Penting; Menjadi Pemimpin Yang Melek Digital Saat ini

Penting; Menjadi Pemimpin Yang Melek Digital Saat ini

Surabaya, Kabarindo- Hasil studi baru yang dilakukan oleh Oxford Economics dan disponsori SAP menyebutkan hanya satu dari lima eksekutif bisnis adalah pemimpin digital.

Studi Leaders 2020 tersebut didasarkan pada hasil survei terhadap lebih dari 4,000 eksekutif dan karyawan yang tersebar di 21 negara. Penelitian ini mengidentifikasi karakter organisasi-organisasi yang sukses dalam ekonomi digital. Mayoritas organisasi tentu dapat menggali manfaat dari proses adopsi kepemimpinan digital yang diidentifikasi dalam penelitian tersebut.
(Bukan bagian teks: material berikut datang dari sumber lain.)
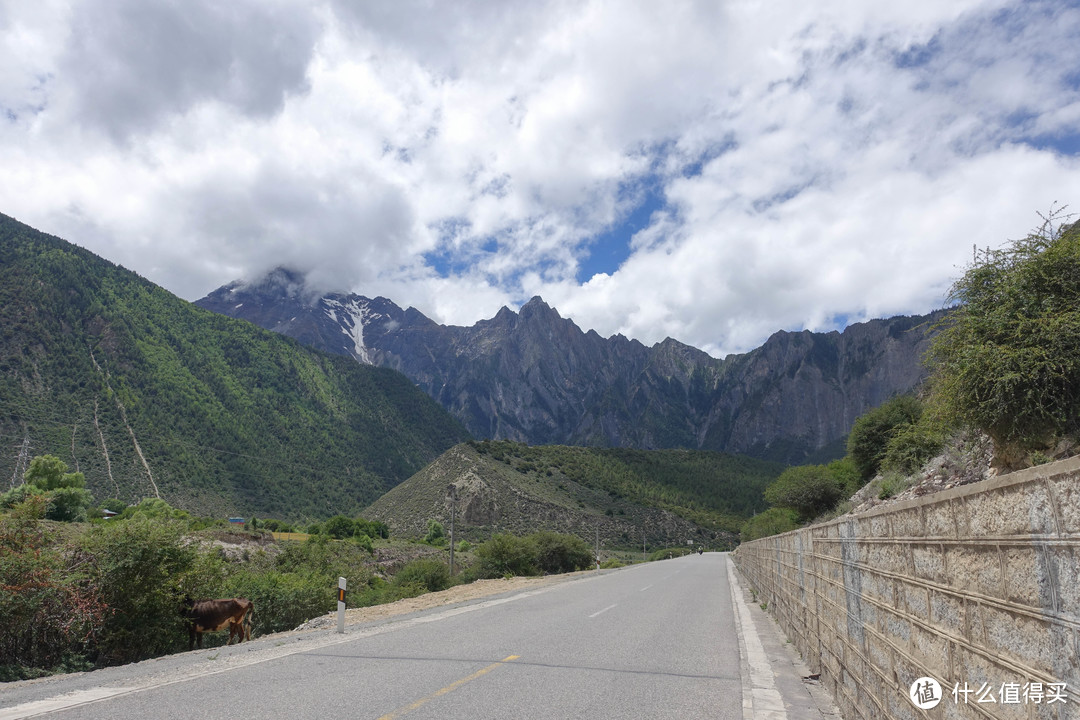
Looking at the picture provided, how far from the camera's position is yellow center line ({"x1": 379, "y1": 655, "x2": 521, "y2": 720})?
5.74 m

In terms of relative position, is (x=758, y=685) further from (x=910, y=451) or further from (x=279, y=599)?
(x=910, y=451)

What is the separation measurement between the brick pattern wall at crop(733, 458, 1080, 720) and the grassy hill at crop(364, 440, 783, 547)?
76625 millimetres

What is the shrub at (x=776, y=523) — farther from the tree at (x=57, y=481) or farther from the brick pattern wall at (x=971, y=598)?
the tree at (x=57, y=481)

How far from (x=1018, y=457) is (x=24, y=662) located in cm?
1951

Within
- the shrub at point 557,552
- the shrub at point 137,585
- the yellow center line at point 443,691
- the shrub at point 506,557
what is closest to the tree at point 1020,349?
the yellow center line at point 443,691

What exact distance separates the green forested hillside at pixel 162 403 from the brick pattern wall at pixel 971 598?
286ft

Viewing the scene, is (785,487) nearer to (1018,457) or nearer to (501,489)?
(1018,457)

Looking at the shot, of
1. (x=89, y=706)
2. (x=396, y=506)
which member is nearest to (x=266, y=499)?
(x=396, y=506)

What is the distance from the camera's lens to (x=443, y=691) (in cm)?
668

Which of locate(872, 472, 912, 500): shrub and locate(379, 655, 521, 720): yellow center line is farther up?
locate(872, 472, 912, 500): shrub

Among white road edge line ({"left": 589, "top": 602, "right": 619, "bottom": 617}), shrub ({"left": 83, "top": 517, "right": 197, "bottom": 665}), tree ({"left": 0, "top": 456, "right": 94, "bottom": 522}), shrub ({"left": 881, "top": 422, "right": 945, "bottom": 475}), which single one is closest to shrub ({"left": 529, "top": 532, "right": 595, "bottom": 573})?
shrub ({"left": 881, "top": 422, "right": 945, "bottom": 475})

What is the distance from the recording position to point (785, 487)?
164 ft

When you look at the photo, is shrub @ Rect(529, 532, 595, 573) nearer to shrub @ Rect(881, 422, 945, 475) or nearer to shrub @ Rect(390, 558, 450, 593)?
shrub @ Rect(390, 558, 450, 593)

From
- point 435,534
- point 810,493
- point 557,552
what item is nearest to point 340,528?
point 435,534
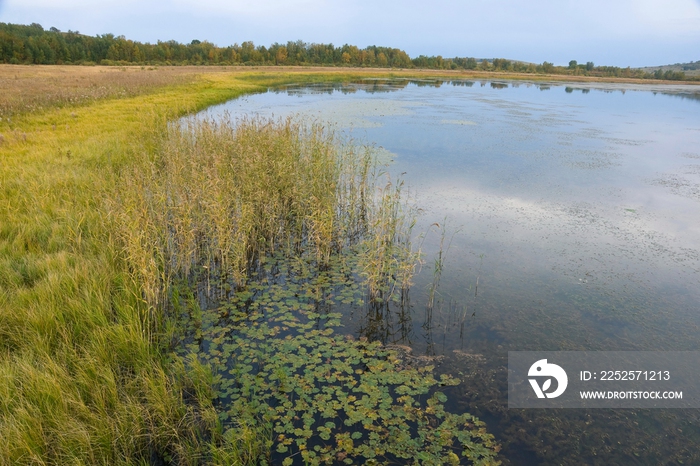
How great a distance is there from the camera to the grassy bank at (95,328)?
3502mm

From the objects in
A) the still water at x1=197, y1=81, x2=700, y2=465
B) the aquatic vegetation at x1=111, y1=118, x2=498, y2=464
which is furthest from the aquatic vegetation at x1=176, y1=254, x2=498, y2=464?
the still water at x1=197, y1=81, x2=700, y2=465

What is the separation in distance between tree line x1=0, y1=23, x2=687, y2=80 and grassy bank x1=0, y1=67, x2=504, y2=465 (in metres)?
74.5

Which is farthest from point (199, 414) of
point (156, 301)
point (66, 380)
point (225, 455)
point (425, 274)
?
point (425, 274)

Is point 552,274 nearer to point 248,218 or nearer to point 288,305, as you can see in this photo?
point 288,305

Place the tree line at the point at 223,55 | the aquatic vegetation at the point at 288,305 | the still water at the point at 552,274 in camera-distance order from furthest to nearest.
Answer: the tree line at the point at 223,55
the still water at the point at 552,274
the aquatic vegetation at the point at 288,305

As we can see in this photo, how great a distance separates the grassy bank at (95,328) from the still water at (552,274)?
31.4 inches

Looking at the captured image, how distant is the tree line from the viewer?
69312 millimetres

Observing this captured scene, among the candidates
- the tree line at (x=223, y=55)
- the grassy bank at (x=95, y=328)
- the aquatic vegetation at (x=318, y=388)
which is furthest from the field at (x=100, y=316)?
the tree line at (x=223, y=55)

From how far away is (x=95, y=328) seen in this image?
467cm

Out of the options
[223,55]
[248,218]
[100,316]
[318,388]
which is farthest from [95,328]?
[223,55]

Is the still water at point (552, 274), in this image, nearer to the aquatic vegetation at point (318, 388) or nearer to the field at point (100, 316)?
Answer: the aquatic vegetation at point (318, 388)

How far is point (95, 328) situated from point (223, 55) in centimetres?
9839

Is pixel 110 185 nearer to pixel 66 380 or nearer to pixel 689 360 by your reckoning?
pixel 66 380

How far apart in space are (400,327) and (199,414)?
2.87 metres
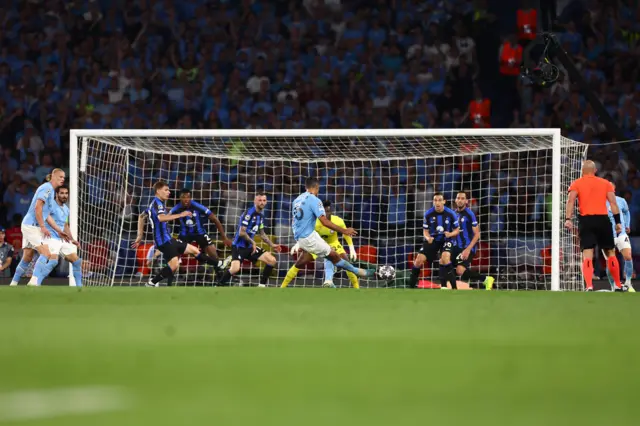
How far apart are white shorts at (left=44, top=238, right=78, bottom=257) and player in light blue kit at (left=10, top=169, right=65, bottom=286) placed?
0.21 ft

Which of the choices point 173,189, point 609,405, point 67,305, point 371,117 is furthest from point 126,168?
point 609,405

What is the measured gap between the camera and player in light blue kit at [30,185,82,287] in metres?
15.2

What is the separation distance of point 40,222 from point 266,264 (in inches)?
180

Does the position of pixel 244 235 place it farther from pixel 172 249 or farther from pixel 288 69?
pixel 288 69

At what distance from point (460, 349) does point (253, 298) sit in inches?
209

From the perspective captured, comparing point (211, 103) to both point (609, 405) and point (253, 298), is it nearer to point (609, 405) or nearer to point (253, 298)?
point (253, 298)

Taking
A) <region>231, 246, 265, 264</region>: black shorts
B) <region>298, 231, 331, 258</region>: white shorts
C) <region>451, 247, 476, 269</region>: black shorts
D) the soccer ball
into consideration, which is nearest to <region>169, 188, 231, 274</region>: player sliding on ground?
<region>231, 246, 265, 264</region>: black shorts

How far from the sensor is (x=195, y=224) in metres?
17.9

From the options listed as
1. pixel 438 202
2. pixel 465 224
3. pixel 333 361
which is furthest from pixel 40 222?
pixel 333 361

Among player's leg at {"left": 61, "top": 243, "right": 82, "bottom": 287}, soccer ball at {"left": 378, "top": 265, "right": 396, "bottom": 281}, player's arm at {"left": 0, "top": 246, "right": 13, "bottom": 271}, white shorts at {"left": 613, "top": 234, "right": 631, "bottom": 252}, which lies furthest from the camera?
Answer: player's arm at {"left": 0, "top": 246, "right": 13, "bottom": 271}

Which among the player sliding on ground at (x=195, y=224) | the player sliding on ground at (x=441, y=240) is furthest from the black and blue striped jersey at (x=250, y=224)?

Sebanyak 76% dari eksekutif yang dievaluasi dalam studi tersebut menunjukkan penerimaan yang lebih besar dan pertumbuhan profit, dibandingkan 55% eksekutif lainnya yang turut disurvei. Pemimpin digital memiliki karyawan yang 87% merasa bahagia dalam pekerjaan dibandingkan 63% responden lainnya. Pemimpin digital memiliki karyawan yang lebih mungkin untuk menetap di pekerjaan mereka.

“Sudah jelas bahwa gaya kepemimpinan yang berbeda diperlukan untuk berhasil dalam ekonomi digital. Orang-orang terutama generasi milenial mengharapkan pemimpin yang inklusif dan mudah berbaur, memiliki tingkat kepemimpinan dan struktur yang lebih dinamis,” kata Mike Ettling, Presiden SAP SuccessFactors, dalam rilis yang diterima pada Senin (5/9/2016).

Ia menambahkan, teknologi memainkan peran dalam memberikan akses pada pemimpin ke pengetahuan yang diperlukan untuk membuat keputusan dengan cepat dan mengembangkan generasi pemimpin berikutnya.

Hasil studi juga menunjukkan 4 dari 5 (80%) pemimpin digital membuat keputusan didasarkan pada data. Kemudian sebanyak 63% melaporkan bahwa organisasi mereka mampu membuat keputusan secara real-time. Pemimpin digital lebih cenderung transparan dan mendistribusikan pengambilan keputusan di seluruh organisasi.

Organisasi terkemuka dalam ekonomi digital lebih cenderung untuk melihat lebih banyak keberagaman dalam angkatan kerja di manajemen tingkat menengah serta memiliki proporsi karyawan wanita yang lebih tinggi dari perusahaan lain.

Perusahaan-perusahaan ini juga lebih mungkin untuk memiliki program keberagaman (46% versus 38% dari semua perusahaan), mengakui dampak positif keanekaragaman pada budaya kerja (66% versus 37%) dan menyamakan peningkatan keberagaman untuk kinerja keuangan (37% versus 29%).

Hasil studi juga menemukan ruang untuk perbaikan pada semua tingkat kepemimpinan. Hanya 39% karyawan percaya perusahaan mereka memiliki program keberagaman yang telah berjalan efektif, sementara kurang dari setengah (49%) eksekutif percaya bahwa kepemimpinan mengakui pentingnya keanekaragaman dan telah mengambil langkah-langkah untuk mengembangkannya.

Selain itu, hasil studi tersebut menemukan bahwa pemimpin milenial lebih pesimis dibandingkan eksekutif lainnya tentang kesiapan digital organisasi mereka. Para eksekutif muda ini menilai keterampilan kepemimpinan organisasi mereka antara 15%-23% lebih rendah dari eksekutif non-millennial dari berbagai atribut, termasuk memfasilitasi kolaborasi, mengelola keberagaman, memberikan umpan balik dan mengurangi kesulitan birokrasi.

“Temuan ini harus menjadi peringatan bagi para pemimpin bisnis. Karyawan, eksekutif muda dan hasil keuangan Anda semua mengirimkan pesan yang jelas tentang pentingnya memperbarui dan meningkatkan keterampilan kepemimpinan pada era digital. Inilah waktunya untuk mendengarkan dan memimpin,” kata Edward Cone, Wakil Direktur Thought Leadership di Oxford Economics, yang mengawasi program penelitian tersebut.